Records »
------------------------------------
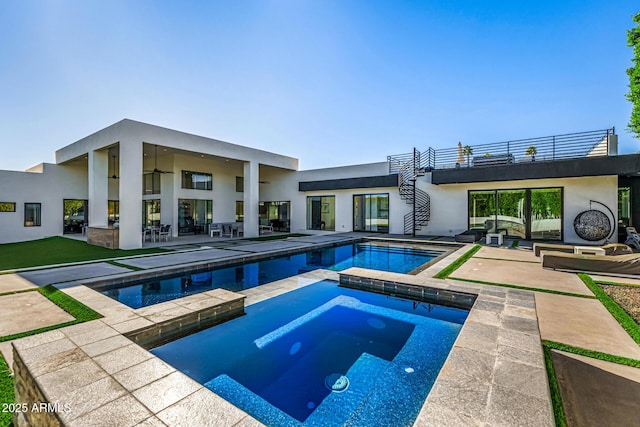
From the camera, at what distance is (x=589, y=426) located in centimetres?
214

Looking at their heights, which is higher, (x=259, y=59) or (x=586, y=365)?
(x=259, y=59)

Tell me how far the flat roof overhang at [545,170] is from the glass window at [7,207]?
2012 cm

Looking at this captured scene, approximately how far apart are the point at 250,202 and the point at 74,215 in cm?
1037

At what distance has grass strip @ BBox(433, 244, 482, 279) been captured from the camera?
6.54 m

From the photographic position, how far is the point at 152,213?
16781 millimetres

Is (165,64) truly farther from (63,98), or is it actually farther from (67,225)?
(67,225)

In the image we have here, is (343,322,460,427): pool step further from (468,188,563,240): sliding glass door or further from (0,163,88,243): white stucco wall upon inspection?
(0,163,88,243): white stucco wall

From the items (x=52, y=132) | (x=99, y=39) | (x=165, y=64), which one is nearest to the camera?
(x=99, y=39)

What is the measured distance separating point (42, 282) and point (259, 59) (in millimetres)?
9638

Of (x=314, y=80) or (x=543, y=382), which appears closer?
(x=543, y=382)

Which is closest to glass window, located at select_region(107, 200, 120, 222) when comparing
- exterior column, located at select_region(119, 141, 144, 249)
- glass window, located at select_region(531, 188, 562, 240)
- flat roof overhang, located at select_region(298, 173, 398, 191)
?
exterior column, located at select_region(119, 141, 144, 249)

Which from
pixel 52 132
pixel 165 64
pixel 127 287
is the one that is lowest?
pixel 127 287

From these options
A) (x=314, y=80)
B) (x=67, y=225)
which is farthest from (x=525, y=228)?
(x=67, y=225)

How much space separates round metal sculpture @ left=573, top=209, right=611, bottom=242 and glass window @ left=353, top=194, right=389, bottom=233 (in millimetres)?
8028
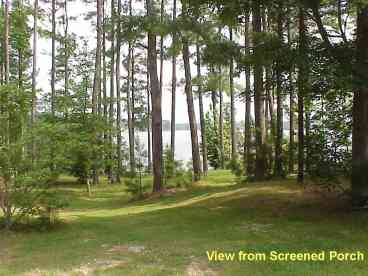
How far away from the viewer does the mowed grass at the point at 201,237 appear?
6836 millimetres

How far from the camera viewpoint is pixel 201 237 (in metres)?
9.19

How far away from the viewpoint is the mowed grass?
6836 mm

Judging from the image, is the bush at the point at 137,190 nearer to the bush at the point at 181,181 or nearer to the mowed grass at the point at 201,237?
the bush at the point at 181,181

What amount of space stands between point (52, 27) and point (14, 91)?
2154cm

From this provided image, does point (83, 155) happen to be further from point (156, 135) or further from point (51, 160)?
point (51, 160)

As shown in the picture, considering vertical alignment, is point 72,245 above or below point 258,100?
below

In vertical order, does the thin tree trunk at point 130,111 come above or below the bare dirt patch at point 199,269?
above

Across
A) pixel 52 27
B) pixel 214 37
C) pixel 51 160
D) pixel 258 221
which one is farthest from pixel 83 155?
pixel 52 27

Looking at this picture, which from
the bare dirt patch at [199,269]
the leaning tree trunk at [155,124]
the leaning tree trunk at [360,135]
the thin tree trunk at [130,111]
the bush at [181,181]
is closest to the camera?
the bare dirt patch at [199,269]

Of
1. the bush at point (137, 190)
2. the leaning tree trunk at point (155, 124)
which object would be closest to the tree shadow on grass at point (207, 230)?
the leaning tree trunk at point (155, 124)

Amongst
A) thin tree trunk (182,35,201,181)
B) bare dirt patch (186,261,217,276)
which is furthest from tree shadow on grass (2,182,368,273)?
thin tree trunk (182,35,201,181)

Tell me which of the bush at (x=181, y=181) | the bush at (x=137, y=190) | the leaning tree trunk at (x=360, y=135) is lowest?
the bush at (x=137, y=190)

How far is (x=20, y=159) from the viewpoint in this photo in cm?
1054

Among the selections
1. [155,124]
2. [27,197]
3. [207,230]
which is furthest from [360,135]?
[155,124]
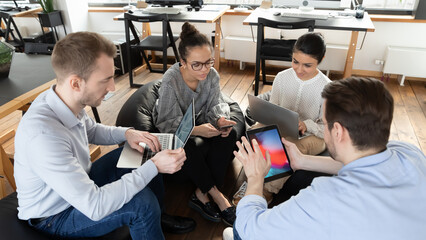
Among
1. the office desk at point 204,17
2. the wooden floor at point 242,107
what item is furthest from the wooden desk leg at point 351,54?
the office desk at point 204,17

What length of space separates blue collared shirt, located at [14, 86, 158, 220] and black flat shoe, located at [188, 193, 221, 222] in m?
0.65

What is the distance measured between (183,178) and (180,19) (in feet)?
6.56

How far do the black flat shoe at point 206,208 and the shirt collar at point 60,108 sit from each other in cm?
91

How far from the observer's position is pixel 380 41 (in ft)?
11.9

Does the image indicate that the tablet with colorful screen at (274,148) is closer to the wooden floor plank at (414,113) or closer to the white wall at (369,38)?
the wooden floor plank at (414,113)

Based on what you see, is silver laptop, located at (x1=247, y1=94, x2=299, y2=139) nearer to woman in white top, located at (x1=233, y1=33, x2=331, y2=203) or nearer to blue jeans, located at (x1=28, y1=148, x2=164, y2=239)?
woman in white top, located at (x1=233, y1=33, x2=331, y2=203)

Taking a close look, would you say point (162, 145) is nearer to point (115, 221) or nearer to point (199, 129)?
point (199, 129)

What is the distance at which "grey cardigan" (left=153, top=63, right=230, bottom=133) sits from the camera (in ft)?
6.22

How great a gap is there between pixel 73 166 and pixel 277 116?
1131 mm

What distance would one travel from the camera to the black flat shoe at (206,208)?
5.81ft

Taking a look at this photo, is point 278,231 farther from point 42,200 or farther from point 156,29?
point 156,29

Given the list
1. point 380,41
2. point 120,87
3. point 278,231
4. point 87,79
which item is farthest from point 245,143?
point 380,41

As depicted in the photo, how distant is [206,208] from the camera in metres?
1.79

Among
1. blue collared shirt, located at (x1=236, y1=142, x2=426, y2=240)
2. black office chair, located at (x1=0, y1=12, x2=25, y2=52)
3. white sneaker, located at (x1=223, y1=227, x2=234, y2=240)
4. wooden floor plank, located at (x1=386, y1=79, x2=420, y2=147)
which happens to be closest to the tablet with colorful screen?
white sneaker, located at (x1=223, y1=227, x2=234, y2=240)
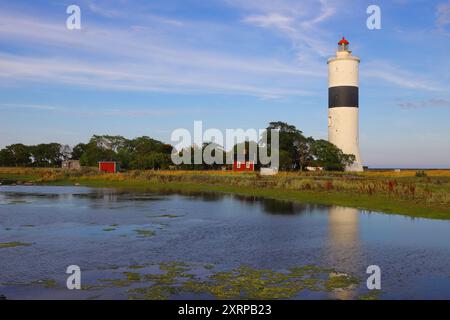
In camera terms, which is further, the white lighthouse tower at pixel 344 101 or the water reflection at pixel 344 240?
the white lighthouse tower at pixel 344 101

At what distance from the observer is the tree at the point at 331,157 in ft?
211

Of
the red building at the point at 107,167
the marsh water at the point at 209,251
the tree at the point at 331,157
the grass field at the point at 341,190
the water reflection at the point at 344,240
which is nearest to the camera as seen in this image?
the marsh water at the point at 209,251

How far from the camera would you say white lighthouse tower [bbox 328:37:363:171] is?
2544 inches

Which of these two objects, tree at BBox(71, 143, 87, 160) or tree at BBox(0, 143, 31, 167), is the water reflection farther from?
tree at BBox(71, 143, 87, 160)

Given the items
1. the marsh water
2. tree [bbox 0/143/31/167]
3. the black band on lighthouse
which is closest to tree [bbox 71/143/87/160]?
tree [bbox 0/143/31/167]

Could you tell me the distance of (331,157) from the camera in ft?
210

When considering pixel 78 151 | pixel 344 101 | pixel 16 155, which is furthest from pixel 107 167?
pixel 78 151

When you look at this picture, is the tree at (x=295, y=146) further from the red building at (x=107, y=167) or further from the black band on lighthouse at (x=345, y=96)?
the red building at (x=107, y=167)

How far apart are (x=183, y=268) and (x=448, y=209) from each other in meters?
17.2

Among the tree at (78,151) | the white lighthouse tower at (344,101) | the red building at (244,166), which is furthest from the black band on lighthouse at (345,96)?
the tree at (78,151)

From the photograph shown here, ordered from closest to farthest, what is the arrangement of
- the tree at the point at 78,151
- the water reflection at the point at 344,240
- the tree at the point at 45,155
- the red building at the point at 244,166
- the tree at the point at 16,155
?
the water reflection at the point at 344,240 → the red building at the point at 244,166 → the tree at the point at 16,155 → the tree at the point at 45,155 → the tree at the point at 78,151

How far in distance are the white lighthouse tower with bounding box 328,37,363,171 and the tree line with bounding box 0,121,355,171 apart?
6.67 feet

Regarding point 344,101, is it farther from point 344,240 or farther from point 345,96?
point 344,240
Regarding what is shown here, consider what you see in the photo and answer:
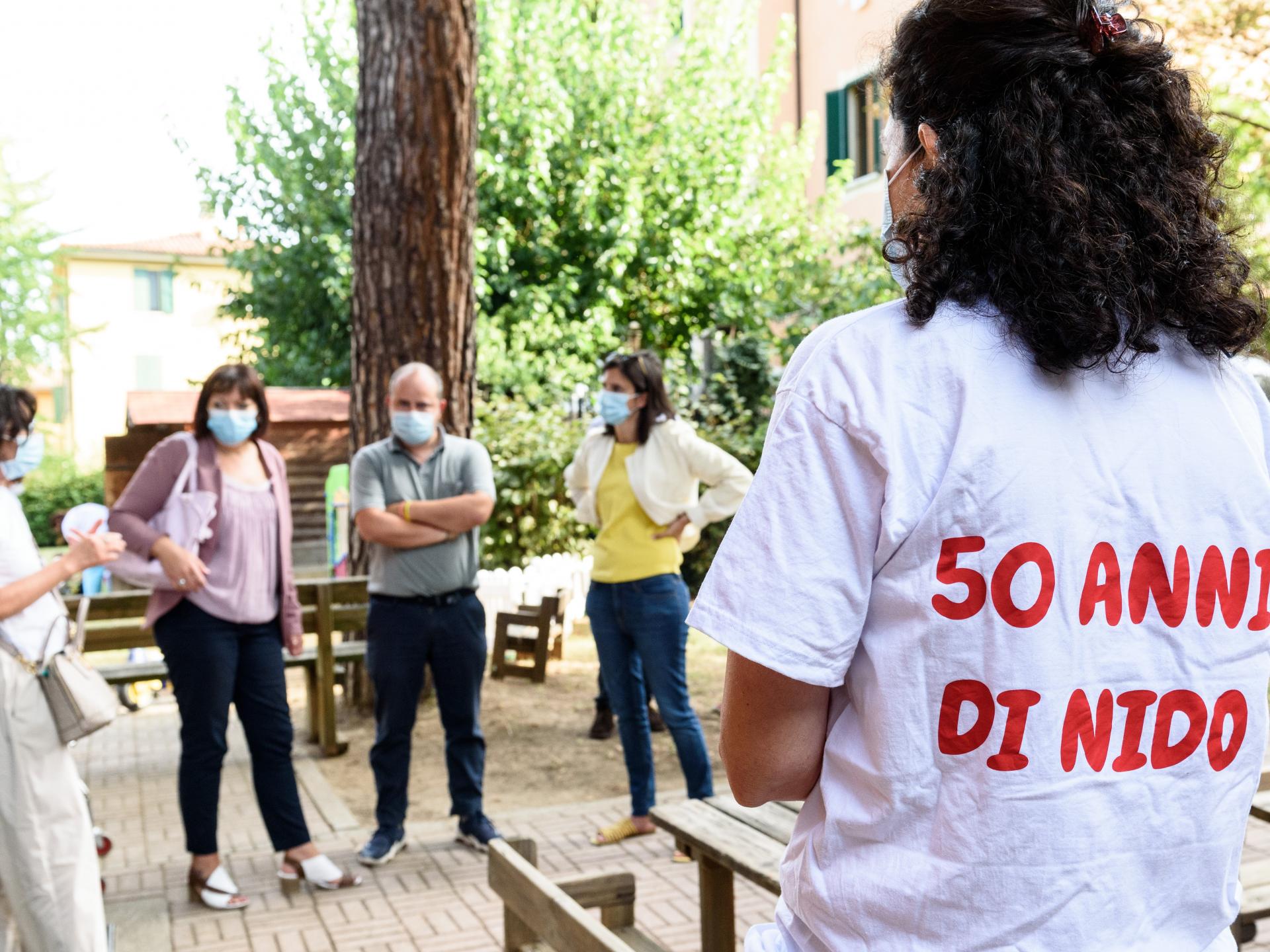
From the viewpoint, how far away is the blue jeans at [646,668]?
5.55 metres

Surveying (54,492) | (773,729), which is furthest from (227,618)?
(54,492)

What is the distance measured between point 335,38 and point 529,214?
11.8 ft

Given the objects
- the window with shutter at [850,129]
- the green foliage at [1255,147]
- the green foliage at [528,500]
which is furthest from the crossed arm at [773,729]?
the window with shutter at [850,129]

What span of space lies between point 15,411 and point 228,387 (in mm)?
1136

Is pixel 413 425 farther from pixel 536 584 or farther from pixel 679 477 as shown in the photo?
pixel 536 584

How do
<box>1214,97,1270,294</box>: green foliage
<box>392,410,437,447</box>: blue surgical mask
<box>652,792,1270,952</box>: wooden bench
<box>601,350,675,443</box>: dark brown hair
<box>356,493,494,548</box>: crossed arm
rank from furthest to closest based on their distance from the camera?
<box>1214,97,1270,294</box>: green foliage < <box>601,350,675,443</box>: dark brown hair < <box>392,410,437,447</box>: blue surgical mask < <box>356,493,494,548</box>: crossed arm < <box>652,792,1270,952</box>: wooden bench

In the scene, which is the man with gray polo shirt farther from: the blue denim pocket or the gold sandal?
the blue denim pocket

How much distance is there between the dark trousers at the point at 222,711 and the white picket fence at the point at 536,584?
600cm

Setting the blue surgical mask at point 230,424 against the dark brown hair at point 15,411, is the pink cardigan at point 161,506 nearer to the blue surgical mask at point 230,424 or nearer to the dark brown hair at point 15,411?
the blue surgical mask at point 230,424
------------------------------------
The exercise » Format the data as a numbered list, beginning at the line containing "Surveying (54,492) |" and continuing through the end of the data, with blank lines omitted.

Task answer »
1. Surveying (54,492) | (773,729), which is furthest from (227,618)?
2. (54,492)
3. What is the distance measured between point 335,38 and point 529,214?
4. 11.8 ft
5. Given the objects
6. - the window with shutter at [850,129]
7. - the green foliage at [1255,147]
8. - the green foliage at [528,500]
9. which is furthest from the crossed arm at [773,729]?
10. the window with shutter at [850,129]
11. What span of space lies between point 15,411 and point 228,387 (in mm)?
12. 1136
13. Is pixel 413 425 farther from pixel 536 584 or farther from pixel 679 477 as shown in the photo?
14. pixel 536 584
15. How do
16. <box>1214,97,1270,294</box>: green foliage
17. <box>392,410,437,447</box>: blue surgical mask
18. <box>652,792,1270,952</box>: wooden bench
19. <box>601,350,675,443</box>: dark brown hair
20. <box>356,493,494,548</box>: crossed arm
21. rank from furthest to closest based on their distance from the camera?
22. <box>1214,97,1270,294</box>: green foliage < <box>601,350,675,443</box>: dark brown hair < <box>392,410,437,447</box>: blue surgical mask < <box>356,493,494,548</box>: crossed arm < <box>652,792,1270,952</box>: wooden bench
23. In the scene, which is the man with gray polo shirt farther from: the blue denim pocket or the gold sandal?
24. the blue denim pocket
25. How much distance is there between the dark trousers at the point at 222,711 and the white picket fence at the point at 536,584?
26. 600cm
27. Setting the blue surgical mask at point 230,424 against the dark brown hair at point 15,411, is the pink cardigan at point 161,506 nearer to the blue surgical mask at point 230,424 or nearer to the dark brown hair at point 15,411?
28. the blue surgical mask at point 230,424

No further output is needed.